§ **ACTIVITY**
Every line below should be copied exactly; drop the pictures.

DATA PROVIDED section start

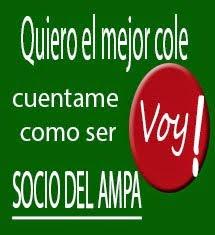 HAZTE SOCIO DEL AMPA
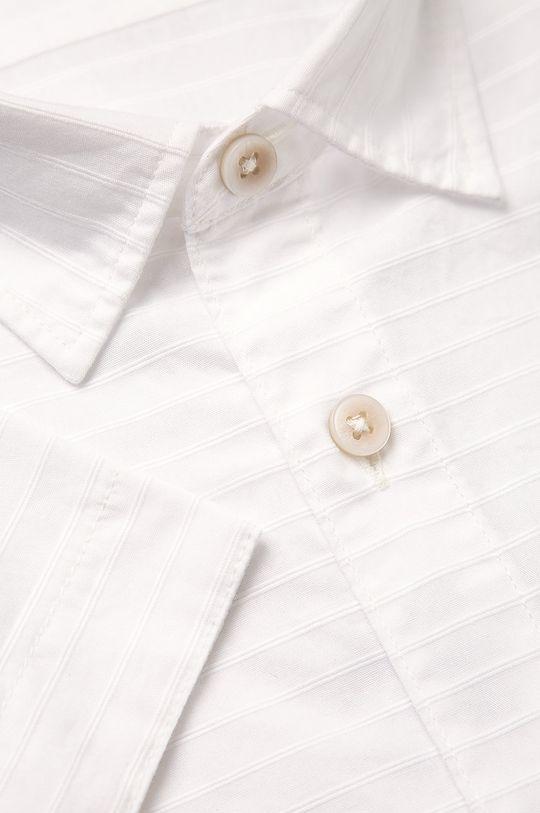 Marc O'Polo - Košile bílá
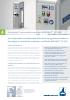 BEKOKAT CC18_Eliminación de aceite en aire comprimido y estéril para pequeños caudales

DATA PROVIDED section end

§ **ANSWER AREA**
 HAZTE SOCIO DEL AMPA
 Marc O'Polo - Košile bílá
 BEKOKAT CC18_Eliminación de aceite en aire comprimido y estéril para pequeños caudales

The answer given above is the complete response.